Dude, first off, if you'd seen even a minute of the program, you'd have known that your own self. Second, ABC has never claimed "The Path to 9/11" was a documentary. Here is the press release that was sent to me on July 5 and posted to ABC's publicly accessible media relations web site:
ABC will present “The Path to 9/11,” a dramatization of the events detailed in The 9/11 Commission Report and other sources, in an epic miniseries event.
The clueless Huffer-Puffer goes on to spin an elaborate web of associations that proves, beyond a shadow of a doubt, that the production MUST be biased (sight unseen, of course) because this person on "The Path to 9/11" worked with that person who once capped knees for Lee Atwater, and so on. It's Joe McCarthy meets "The Last Temptation of Christ" protest campaign -- only it's Democrats this time, making the attacks doubly bizarre.

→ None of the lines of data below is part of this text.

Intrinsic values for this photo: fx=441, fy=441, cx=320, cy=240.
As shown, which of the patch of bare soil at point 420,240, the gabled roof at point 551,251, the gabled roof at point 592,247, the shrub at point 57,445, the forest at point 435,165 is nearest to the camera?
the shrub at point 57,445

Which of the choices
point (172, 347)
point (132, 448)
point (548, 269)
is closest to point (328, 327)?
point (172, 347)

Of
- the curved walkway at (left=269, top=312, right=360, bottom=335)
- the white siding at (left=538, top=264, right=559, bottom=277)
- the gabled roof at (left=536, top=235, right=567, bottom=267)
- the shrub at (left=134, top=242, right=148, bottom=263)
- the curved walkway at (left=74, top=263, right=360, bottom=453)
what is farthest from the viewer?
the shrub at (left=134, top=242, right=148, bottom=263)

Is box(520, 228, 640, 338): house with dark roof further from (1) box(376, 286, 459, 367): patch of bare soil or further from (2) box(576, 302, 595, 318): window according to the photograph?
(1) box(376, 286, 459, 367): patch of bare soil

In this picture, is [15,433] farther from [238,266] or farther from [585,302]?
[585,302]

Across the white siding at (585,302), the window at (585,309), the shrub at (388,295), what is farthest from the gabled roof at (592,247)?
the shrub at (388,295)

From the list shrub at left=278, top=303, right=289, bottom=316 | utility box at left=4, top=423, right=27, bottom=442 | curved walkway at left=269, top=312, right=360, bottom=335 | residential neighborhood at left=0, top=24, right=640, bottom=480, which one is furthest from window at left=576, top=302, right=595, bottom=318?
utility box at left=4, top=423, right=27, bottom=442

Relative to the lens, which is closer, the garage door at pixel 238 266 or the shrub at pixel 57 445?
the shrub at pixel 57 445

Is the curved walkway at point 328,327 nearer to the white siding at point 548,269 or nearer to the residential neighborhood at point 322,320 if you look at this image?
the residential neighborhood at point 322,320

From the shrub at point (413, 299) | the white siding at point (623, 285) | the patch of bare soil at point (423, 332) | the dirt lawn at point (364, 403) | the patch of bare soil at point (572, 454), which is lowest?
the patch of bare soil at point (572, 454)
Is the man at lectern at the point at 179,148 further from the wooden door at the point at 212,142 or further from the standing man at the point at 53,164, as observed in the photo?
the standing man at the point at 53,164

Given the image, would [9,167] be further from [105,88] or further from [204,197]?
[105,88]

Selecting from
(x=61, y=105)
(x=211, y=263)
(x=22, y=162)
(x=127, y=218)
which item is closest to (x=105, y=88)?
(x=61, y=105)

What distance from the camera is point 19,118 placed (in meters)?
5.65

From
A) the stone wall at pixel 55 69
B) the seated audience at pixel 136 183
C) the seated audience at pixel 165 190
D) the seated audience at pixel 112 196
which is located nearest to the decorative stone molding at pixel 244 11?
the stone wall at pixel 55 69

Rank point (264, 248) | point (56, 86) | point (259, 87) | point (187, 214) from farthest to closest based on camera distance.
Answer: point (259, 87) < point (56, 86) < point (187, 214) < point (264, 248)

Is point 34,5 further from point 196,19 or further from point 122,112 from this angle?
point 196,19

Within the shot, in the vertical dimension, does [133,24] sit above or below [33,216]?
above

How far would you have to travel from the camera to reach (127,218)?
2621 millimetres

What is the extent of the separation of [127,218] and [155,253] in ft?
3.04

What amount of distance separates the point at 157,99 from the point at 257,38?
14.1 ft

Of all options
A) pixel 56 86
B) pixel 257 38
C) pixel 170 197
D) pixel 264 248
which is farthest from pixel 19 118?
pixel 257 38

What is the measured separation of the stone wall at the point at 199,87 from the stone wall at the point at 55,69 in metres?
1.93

I've been hearing from other conspiracy theorists in recent days, claiming that Democrats were denied requests to see DVD screeners of "The Path to 9/11," while Republicans were freely sharing them among those in their "network." Uhhhh, those DVDs have been floating around since early July. They were slipped under every hotel room door and left in stacks on press tables at TV critics' tour. I'm sure they were circulating around New York, too. They could've been had by any reasonably plugged-in person.
Again, don't call it a conspiracy just because you're lazy. Or clueless.

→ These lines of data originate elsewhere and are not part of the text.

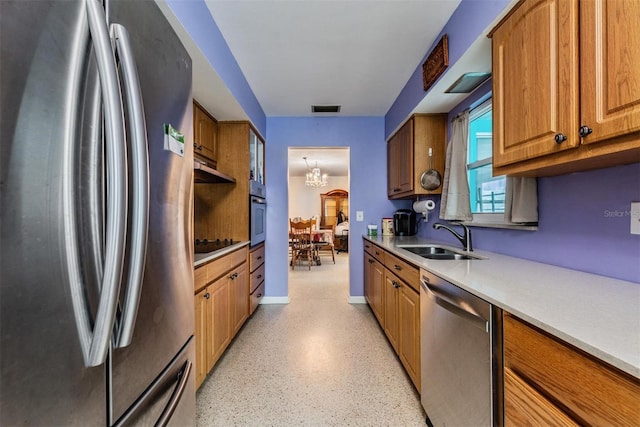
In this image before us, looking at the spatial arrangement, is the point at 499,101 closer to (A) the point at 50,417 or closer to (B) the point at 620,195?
(B) the point at 620,195

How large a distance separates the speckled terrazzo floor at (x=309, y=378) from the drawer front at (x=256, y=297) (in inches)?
4.9

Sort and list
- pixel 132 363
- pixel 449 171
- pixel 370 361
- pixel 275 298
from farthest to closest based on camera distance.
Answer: pixel 275 298, pixel 449 171, pixel 370 361, pixel 132 363

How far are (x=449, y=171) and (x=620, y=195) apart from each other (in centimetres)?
127

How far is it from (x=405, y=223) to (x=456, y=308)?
82.7 inches

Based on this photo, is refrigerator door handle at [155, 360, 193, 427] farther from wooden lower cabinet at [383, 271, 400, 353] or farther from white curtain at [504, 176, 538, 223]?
white curtain at [504, 176, 538, 223]

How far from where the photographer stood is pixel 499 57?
4.25ft

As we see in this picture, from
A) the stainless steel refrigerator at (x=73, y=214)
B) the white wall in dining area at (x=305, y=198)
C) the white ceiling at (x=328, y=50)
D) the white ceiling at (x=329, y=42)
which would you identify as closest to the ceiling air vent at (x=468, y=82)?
the white ceiling at (x=328, y=50)

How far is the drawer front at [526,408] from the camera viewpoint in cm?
68

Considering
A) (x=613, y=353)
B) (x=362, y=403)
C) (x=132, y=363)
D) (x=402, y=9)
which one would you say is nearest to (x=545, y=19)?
(x=402, y=9)

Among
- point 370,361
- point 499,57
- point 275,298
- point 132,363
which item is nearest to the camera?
point 132,363

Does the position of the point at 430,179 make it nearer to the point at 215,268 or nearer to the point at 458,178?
the point at 458,178

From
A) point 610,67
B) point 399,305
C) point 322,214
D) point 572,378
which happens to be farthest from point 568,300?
point 322,214

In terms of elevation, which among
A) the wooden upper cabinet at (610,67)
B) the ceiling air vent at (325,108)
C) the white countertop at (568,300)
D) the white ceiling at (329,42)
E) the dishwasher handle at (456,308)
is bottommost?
the dishwasher handle at (456,308)

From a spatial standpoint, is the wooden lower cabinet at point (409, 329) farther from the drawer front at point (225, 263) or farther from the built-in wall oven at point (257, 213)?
the built-in wall oven at point (257, 213)
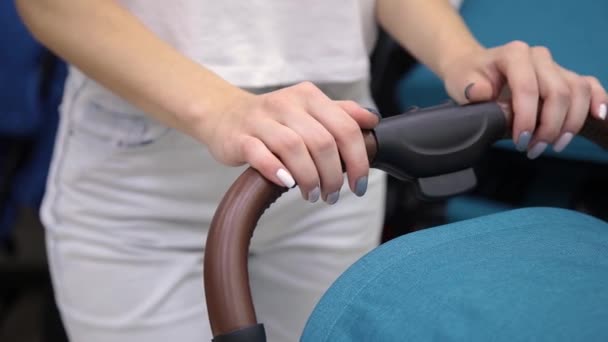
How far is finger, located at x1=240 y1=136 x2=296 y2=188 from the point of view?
14.0 inches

As to the criticisms of the show itself, I can't speak to those. I haven't worked up the enthusiasm to watch, nor am I likely to. Nor have I listened to the 9/11 Commission Report, which has been sitting on my iTunes for a couple of years, though I suppose I should. James Wolcott feels the same way, and puts his finger on what I think is so wrong with all the observances of which this docudrama is just one:
Even if The Path to 9/11 were politically pure, its raison d'etre would be suspect. How many times and how many ways must the adrenaline be pumped, the tragedy replayed, and the suffering exploited? The fall of the towers has become a ritual fetish, an annual haunting, that doesn't exorcise fear, but replenishes it.
Wolcott is worth a read. He quotes Simon Jenkins at length, who also makes some provocative points, none of which I suspect you'll hear expressed on the nonstop cable coverage today.


Well it did look like a documentary
Posted by: Rocky | September 11, 2006 at 09:04 AM
I cannot bear to watch all this depressing stuff--reminds me too much of the endless dirges we had to endure about the Murrah Bldg in Oklahoma City; but I certainly wouldn't put it past the screewnwriter of this feature (see who his buddies are...) to attack Democrats and try to stick blame on them.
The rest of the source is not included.